The Social Nature of Production: Craftsmanship, production and trade (e.g guilds, collegia, workshops, patrons and interior design). The place of the professional in society (e.g. social rank and gender).
Professionals in specifically defined spheres: Religion (priests and ritual personnel); Performance (rhapsodes and bards, playwrights, actors and entertainers, chorus leaders/ producers/ members, the Roman arena); Sports (e.g. Olympic chariot racing and the different status of owner and driver)

The Theories of Professionalism: The moral status of professionalism (e.g. the imperial bureaucracy, citizen government, aristocratic amateurs). The problematic use of modern ideas in study of the ancient world (eg. Max Weber) and modern appropriation of ancient examples.

For further information please contact us at harvardclassicsconference AT gmail.com. Abstracts should be e-mailed to this address, so that they are received by January 5th 2010.

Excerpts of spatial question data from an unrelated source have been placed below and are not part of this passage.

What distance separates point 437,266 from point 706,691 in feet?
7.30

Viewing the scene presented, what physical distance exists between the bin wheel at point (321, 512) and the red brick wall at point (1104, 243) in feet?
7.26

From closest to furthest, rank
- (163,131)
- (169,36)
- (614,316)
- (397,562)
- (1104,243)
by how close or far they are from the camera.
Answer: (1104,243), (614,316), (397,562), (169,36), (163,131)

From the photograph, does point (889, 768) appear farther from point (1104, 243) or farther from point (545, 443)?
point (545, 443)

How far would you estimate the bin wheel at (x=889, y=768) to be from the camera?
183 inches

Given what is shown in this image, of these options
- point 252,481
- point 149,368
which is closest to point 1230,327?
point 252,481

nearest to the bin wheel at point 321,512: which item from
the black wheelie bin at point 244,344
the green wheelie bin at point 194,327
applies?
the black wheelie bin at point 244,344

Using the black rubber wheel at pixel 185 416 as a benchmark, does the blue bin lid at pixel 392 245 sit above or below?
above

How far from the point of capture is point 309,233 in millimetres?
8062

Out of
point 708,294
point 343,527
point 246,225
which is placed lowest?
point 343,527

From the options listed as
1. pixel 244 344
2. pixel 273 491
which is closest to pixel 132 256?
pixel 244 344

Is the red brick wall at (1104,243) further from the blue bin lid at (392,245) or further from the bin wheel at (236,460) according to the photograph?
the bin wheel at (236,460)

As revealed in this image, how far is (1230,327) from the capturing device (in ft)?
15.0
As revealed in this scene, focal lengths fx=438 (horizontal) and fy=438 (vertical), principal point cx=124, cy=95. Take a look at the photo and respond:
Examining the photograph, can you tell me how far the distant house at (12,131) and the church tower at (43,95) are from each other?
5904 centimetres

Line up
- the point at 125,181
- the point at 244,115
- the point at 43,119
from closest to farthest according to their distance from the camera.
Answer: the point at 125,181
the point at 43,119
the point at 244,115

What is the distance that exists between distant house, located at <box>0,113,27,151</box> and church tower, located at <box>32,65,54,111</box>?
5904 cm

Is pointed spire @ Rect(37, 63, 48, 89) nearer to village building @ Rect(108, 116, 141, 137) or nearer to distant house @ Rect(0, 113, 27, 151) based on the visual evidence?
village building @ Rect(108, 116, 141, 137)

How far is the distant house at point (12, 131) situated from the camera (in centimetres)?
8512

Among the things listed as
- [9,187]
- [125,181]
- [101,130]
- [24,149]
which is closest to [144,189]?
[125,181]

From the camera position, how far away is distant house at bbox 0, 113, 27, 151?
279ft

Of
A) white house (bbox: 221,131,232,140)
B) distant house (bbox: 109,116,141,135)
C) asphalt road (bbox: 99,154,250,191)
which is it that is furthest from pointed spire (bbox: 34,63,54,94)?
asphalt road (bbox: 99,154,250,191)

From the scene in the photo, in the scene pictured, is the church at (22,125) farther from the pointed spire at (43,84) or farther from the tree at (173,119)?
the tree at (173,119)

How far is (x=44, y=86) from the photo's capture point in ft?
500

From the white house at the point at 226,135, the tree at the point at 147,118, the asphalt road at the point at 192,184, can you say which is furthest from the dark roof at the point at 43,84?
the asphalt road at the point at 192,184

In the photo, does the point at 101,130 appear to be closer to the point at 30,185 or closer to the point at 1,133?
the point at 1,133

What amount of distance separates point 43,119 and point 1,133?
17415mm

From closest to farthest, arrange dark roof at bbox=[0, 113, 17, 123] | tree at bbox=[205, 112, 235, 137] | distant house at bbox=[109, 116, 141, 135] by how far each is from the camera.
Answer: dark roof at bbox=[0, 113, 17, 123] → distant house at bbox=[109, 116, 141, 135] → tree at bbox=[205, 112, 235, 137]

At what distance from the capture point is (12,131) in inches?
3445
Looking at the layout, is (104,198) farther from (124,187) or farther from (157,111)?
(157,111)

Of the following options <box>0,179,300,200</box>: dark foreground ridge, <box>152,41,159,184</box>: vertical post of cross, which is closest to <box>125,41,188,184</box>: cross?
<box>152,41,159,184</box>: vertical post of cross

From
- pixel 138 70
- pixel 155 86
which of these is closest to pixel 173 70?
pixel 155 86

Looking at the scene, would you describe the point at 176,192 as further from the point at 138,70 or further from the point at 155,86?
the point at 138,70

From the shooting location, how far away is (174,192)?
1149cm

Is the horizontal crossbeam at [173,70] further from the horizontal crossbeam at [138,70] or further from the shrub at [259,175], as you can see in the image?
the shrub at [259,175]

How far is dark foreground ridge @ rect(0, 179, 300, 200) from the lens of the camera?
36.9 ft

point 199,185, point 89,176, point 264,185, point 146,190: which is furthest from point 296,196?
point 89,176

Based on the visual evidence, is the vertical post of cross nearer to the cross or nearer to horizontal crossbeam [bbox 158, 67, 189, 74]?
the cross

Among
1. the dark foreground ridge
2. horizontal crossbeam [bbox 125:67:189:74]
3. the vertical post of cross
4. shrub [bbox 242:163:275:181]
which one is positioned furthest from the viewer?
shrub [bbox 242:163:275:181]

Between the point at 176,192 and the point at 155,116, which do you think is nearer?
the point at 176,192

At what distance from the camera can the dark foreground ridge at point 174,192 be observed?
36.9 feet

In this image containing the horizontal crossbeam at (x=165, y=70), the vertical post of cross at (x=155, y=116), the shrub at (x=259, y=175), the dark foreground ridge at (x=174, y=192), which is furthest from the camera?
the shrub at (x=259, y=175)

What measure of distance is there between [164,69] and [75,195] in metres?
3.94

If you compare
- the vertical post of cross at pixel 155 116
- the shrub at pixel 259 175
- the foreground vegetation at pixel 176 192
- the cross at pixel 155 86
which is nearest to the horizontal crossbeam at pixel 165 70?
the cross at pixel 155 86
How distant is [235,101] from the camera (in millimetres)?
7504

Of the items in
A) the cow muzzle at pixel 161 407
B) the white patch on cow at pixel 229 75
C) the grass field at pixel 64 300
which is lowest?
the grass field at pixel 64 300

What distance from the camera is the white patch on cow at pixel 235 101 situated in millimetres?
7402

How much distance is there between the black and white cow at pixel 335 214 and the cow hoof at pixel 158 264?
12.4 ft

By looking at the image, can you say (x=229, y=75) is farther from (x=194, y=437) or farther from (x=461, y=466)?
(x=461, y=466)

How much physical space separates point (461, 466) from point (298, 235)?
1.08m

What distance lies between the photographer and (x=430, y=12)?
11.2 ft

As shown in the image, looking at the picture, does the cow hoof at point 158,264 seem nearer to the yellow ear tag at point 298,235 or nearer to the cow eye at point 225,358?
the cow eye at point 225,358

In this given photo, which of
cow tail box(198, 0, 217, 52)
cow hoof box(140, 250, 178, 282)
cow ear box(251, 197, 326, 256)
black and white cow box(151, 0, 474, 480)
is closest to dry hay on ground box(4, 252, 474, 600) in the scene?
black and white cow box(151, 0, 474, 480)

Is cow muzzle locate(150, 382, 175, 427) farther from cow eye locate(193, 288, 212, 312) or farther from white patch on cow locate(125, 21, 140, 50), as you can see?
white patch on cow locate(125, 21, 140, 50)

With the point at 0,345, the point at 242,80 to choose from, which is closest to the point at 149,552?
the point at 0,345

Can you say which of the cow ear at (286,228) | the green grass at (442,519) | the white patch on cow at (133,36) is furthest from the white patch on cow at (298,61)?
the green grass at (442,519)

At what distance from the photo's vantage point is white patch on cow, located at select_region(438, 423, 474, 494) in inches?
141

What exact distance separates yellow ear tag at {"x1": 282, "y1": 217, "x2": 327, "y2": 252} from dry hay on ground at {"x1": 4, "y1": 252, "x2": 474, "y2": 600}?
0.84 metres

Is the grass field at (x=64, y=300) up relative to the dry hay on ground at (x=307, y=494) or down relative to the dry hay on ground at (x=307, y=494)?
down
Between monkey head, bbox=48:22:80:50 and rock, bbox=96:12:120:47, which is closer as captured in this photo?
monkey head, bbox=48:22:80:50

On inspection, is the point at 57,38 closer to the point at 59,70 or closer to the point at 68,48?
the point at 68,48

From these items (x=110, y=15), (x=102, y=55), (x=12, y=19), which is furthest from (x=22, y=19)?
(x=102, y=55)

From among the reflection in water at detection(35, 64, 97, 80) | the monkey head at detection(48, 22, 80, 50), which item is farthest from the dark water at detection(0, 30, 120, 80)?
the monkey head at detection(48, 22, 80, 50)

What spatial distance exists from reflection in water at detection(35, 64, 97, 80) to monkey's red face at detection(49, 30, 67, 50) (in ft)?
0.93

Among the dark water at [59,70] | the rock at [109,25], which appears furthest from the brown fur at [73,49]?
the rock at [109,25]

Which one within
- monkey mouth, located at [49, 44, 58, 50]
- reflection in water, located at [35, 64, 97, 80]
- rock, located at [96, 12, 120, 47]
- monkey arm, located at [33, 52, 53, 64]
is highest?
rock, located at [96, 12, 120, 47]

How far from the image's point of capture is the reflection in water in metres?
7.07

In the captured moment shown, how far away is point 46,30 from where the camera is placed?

We welcome submissions from graduate students working in Classics, Egyptology and Near Eastern Languages and Cultures approaching the subject from literary, archaeological or historical perspectives. Presentations will be limited to 20 minutes. Abstracts should be of no more than 300 words, and should be submitted anonymously. Please provide a cover letter with your paper title, name, address, phone number, e-mail address, institutional affiliation and status. Please also specify any additional technical needs.